The Times Square service for publishing parameterized Jupyter Notebooks in the Rubin Science platform

Jonathan Sick

The Times Square service for publishing parameterized Jupyter Notebooks in the Rubin Science platform#

Abstract

The Times Square service publishes Jupyter Notebooks as webpages within the Rubin Science Platform (though outside JupyterLab). Authors of notebooks can parameterize text and code within the notebook’s source. Viewers of the notebook can select values for these parameters to view a notebook rendered on-demand in conjunction with the Noteburst notebook service. Times Square is intended to be used for publishing live dashboards and reports of observatory operations and data processing activities. This technical note covers the concept and design of Times Square.

Use cases for Times Square#

Jupyter Notebooks are effective for documenting an analysis or data reduction by combining prose, code, and graphical outputs. Editing a notebook is intuitive for a large number of people at Rubin Observatory, including engineerings and scientists. The Nublado (JupyterLab) service in the Rubin Science Platform makes its very easy to edit and execute by providing a web-based experience that doesn’t require any local software or data installation.

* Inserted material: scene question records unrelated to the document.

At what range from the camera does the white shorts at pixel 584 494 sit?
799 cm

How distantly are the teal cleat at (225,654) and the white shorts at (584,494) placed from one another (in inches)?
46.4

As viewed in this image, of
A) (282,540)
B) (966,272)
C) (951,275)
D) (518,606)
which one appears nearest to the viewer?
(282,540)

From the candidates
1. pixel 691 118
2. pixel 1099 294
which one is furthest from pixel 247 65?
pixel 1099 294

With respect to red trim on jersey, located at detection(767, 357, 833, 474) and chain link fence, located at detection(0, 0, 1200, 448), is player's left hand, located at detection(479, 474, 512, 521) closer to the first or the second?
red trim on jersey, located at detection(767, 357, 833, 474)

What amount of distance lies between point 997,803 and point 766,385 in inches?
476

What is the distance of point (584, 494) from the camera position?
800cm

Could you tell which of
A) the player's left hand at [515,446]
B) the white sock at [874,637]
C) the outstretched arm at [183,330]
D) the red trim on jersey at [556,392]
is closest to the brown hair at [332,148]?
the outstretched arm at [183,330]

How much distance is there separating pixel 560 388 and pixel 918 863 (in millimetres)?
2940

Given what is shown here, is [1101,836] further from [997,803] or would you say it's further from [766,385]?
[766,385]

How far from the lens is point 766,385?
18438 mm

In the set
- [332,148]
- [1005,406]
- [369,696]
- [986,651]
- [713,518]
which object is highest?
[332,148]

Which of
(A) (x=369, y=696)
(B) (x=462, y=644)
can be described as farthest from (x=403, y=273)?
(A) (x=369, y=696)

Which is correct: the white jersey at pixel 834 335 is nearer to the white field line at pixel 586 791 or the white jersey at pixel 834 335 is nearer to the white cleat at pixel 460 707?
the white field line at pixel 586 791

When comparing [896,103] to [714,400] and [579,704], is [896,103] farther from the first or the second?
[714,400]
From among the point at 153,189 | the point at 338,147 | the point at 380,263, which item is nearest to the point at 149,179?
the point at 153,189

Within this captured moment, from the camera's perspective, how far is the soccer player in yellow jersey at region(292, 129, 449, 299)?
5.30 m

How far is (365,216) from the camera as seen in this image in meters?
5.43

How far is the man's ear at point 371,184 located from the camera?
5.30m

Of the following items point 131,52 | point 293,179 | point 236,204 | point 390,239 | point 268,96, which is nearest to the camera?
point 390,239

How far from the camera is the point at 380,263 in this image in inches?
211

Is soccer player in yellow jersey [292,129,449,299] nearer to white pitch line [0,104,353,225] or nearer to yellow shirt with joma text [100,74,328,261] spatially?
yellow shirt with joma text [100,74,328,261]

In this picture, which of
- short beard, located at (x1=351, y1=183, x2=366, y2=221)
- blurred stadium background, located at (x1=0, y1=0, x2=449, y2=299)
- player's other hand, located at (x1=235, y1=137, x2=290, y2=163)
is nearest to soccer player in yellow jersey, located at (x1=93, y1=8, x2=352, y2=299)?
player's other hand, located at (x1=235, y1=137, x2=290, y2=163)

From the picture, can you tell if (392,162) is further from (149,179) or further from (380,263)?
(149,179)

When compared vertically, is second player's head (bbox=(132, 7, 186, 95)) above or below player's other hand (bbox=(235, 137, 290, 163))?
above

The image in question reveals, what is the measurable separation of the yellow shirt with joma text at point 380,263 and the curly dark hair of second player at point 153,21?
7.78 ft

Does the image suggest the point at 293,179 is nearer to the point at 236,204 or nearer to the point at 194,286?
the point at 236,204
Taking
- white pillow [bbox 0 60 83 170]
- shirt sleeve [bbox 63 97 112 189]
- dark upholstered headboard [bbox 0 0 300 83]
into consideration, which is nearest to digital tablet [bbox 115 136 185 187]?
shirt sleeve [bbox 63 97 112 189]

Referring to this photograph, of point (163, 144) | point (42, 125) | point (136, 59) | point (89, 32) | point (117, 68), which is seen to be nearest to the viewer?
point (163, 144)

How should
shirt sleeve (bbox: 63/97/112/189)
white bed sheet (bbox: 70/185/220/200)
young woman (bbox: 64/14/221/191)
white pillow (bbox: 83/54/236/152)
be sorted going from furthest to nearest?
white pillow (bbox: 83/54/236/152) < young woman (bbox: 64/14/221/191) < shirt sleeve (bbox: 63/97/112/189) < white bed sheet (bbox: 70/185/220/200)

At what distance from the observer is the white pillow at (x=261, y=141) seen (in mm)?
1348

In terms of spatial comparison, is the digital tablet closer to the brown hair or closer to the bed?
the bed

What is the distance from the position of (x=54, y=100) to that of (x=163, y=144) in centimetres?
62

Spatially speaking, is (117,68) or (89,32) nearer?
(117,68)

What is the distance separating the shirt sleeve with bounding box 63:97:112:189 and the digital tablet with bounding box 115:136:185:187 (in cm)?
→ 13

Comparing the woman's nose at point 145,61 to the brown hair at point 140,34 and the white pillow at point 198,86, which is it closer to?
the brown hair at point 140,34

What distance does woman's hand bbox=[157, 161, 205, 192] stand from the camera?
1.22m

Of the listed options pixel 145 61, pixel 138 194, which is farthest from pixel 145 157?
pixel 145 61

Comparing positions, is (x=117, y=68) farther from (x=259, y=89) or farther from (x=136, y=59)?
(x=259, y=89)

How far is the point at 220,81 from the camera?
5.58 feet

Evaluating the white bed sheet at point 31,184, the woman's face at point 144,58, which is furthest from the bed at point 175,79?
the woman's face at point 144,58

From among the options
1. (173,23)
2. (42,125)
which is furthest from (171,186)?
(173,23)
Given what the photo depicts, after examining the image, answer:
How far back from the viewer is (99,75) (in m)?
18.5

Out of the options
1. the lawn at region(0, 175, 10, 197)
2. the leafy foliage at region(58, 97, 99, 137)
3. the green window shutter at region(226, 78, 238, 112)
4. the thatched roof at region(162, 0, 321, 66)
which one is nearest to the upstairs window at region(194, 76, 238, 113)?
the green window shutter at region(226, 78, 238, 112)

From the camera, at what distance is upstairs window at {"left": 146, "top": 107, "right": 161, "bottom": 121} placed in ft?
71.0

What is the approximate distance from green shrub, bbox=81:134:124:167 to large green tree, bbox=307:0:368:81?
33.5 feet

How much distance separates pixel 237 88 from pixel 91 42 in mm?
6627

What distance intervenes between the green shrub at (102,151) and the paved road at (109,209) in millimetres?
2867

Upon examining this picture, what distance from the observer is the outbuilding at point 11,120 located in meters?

Sharing a notebook with colleagues is certainly possible, though not streamlined. Consider this sequence of steps required for viewing a notebook shared by a colleague:

Spawn a JupyterLab pod.
Either download the notebook from GitHub or find the notebook in a shared directory.
Open an execute the notebook.

This operation can take a few minutes.

The idea behind Times Square is to accelerate the process of viewing a shared notebook into a single, fast operation: opening a URL in a web browser. With this speed and simplicity, Times Square can support a range of dashboarding applications, such as plotting key statistics from a recent observing run.

To support a limited degree of customization, notebooks can be parameterized. This would allow a viewer to, for example, set the bounds on a database query. If a viewer needs more customization, they can always download the notebook into their own JupyterLab session for a fully interactive computing experience.

The key functionality of Times Square#

This section summarizes the key features of Times Square that affect the user experience:

Times Square maintains a database of Jupyter Notebooks. These notebooks can be stored as ipynb files in a GitHub repository along with a sidecar YAML file that provides metadata (e.g. title and description) along with the schema for the parameterized variables.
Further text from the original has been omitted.